Le lendemain, comme les Grecs ne se décidaient pas à attaquer, Darius changea de tactique. Suffisamment confiant en ses moyens, ou peut-être convaincu d'un aveu de faiblesse par les Macédoniens qui n'agissaient pas, il décida de passer à l'offensive. C'est le jackpot pour Alexandre qui s'attendait à cette manoeuvre. Il décida alors d'élargir grandement le front en menant la cavalerie de son aile droite (dont il est personnellement à la tête) le plus à droite possible accompagnée de frondeurs. Le centre macédonien tenait plus ou moins bien face aux offensives perses tandis que la cavalerie se situant à l'aile gauche éprouvait un peu plus de difficultés. Toutefois, a priori, les Perses semblaient prendre l'avantage grâce à leur nette supériorité numérique.

C'est alors que la tactique d'élargissement du front paya. En effet, une brèche se créa naturellement sur l'aile gauche du front perse du fait de la dispersion des troupes dans l'espace. Alexandre le Grand profita de cette opportunité et envoya sa cavalerie des compagnons droit sur la garde rapprochée de Darius. Son but était d'affronter le roi perse dans un combat singulier et de le vaincre pour soumettre l'ensemble de l'armée perse. Après avoir repoussé avec sa cavalerie divers assauts lors de sa percée du front perse, il s'approcha dangereusement de Darius qui, dès lors, prit la fuite. Sa fuite provoqua celle d'une partie de son armée tandis qu'une autre partie poursuivait encore le combat, n'étant pas au courant des ordres de repli. Ainsi, les combats continuaient. Informé des difficultés de sa cavalerie sur l'aile gauche, Alexandre décida de les soutenir et de ne pas aller à la poursuite de Darius. Par cet acte, il scella définitivement le sort de la bataille.

La victoire macédonienne fut écrasante. Environ 1.000 Macédoniens sont tombés lors de cette bataille, tandis que les Perses accusent des pertes de plus de 40.000 hommes.

 

La leçon de cette bataille : trouvez le point faible du système adverse et frappez dans son cœur.

 

La manoeuvre décisive de cette bataille est évidemment la percée macédonienne, à travers la brèche du front perse, se dirigeant vers le roi Darius. Au départ, les Macédoniens n'avaient pas l'avantage. D'une part, ils étaient en infériorité numérique et, d'autre part, ils se trouvaient sur le terrain choisi et aménagé par leurs adversaires. Face à cette situation, Alexandre décida de ne pas attaquer. Cette décision était sage parce qu'une attaque en infériorité numérique est toujours risquée et parce que cela lui permettait d'atténuer l'avantage du terrain des Perses. Ensuite, Alexandre connaissait bien son adversaire. La force de l'armée et même de l'empire perse, c'était l'autorité de son roi. Tout le système adverse s'organisait autour de l'autorité royale. Or, supprimez cette autorité, et l'Empire s'effondre. Ainsi, Alexandre le Grand envisageait sûrement à l'avance de frapper ce centre de gravité pour s'assurer la victoire.
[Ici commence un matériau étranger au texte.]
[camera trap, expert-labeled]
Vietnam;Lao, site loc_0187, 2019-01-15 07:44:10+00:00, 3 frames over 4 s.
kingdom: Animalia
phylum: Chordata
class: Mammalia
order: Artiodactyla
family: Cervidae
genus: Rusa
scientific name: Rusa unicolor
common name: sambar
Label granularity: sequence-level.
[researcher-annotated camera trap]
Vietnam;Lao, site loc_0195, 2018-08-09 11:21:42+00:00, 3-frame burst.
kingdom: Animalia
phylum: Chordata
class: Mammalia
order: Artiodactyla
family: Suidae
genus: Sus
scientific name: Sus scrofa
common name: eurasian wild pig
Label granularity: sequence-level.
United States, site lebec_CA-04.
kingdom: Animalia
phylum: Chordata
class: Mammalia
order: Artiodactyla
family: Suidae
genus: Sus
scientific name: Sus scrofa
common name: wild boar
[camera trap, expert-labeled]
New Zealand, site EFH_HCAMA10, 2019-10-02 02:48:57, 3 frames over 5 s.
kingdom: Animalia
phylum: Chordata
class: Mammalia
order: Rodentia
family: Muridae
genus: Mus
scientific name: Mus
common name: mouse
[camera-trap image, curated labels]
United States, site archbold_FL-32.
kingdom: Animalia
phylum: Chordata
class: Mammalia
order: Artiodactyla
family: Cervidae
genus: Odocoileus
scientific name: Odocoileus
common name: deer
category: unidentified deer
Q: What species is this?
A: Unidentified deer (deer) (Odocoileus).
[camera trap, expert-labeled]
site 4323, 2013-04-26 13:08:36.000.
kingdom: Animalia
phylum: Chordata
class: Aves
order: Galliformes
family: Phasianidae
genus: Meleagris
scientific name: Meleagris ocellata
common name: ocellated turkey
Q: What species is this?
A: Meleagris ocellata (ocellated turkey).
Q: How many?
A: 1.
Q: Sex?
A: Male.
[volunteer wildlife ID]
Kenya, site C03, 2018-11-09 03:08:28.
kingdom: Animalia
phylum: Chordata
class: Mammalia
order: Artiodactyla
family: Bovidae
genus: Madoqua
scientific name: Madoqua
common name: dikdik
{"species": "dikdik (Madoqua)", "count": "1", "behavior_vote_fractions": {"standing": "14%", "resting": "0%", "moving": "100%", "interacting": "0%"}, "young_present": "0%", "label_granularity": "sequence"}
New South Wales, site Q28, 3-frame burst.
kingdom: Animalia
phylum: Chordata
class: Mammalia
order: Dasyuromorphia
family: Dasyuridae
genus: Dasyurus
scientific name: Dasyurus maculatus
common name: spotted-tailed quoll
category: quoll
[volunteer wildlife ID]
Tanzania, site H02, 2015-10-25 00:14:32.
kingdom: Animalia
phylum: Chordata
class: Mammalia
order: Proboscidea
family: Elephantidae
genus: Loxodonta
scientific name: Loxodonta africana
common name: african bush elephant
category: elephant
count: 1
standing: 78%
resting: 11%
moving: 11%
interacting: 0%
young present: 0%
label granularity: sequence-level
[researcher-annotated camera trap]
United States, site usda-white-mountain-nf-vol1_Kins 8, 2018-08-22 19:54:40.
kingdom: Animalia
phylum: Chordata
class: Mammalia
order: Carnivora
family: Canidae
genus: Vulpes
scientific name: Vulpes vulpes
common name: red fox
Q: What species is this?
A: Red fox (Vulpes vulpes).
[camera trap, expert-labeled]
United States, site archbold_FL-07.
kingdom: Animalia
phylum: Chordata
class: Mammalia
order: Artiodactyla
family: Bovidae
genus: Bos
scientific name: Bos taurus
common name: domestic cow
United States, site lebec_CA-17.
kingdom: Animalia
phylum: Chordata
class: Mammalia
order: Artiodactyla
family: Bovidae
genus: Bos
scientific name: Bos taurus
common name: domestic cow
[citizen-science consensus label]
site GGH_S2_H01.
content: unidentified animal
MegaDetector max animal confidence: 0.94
Mais il était confronté à un problème : comment atteindre Darius ? La situation n'était pas la même qu'Issos, il aurait été plus difficile de percer le front perse avec une attaque frontale. Il profita alors de l'étendue de la plaine pour élargir le front et créer une faille par la simple dilatation du front. Une fois la brèche créée, le front perse souffrait d'un point faible : un passage direct au cœur de son dispositif. Pour Alexandre et sa cavalerie, il ne restait plus qu'à l'exploiter en frappant rapidement à cet endroit. C'est ainsi qu'il remporta la plus brillante de ses victoires, et l'une des plus grandes batailles de l'histoire.

Ainsi, pour vaincre un adversaire, une méthode efficace consiste à trouver un point faible dans son dispositif, ou de le créer, puis de l'exploiter en vue de neutraliser son centre de gravité (source de sa force).